- [DATA]
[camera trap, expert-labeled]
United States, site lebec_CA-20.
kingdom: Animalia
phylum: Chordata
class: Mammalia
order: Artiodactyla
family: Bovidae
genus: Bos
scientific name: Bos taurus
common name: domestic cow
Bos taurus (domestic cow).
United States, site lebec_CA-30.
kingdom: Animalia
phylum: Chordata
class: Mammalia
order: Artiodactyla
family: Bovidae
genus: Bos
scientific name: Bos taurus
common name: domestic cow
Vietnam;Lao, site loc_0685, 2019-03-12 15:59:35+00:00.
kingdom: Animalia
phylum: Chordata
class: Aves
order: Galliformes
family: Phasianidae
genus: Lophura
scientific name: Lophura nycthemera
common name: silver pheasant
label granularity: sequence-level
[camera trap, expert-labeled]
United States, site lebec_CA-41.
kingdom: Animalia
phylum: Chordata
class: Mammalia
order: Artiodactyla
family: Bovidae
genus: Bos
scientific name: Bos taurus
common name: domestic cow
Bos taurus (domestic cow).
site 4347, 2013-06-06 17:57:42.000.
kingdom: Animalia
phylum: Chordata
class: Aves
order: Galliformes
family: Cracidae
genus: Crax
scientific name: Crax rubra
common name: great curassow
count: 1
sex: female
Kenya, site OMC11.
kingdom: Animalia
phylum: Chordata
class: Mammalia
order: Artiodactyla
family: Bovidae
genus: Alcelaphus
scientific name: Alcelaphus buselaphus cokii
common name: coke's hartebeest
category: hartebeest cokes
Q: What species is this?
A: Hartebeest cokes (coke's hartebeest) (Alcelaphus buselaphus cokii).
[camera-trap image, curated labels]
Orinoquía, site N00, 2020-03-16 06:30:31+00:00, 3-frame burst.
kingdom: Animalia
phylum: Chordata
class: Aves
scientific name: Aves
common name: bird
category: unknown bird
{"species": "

- [WHAT YOU NEED TO DO] Collect the lines of the records that include the string "site".

- [TASK ANSWER]
United States, site lebec_CA-20.
United States, site lebec_CA-30.
Vietnam;Lao, site loc_0685, 2019-03-12 15:59:35+00:00.
United States, site lebec_CA-41.
site 4347, 2013-06-06 17:57:42.000.
Kenya, site OMC11.
Orinoquía, site N00, 2020-03-16 06:30:31+00:00, 3-frame burst.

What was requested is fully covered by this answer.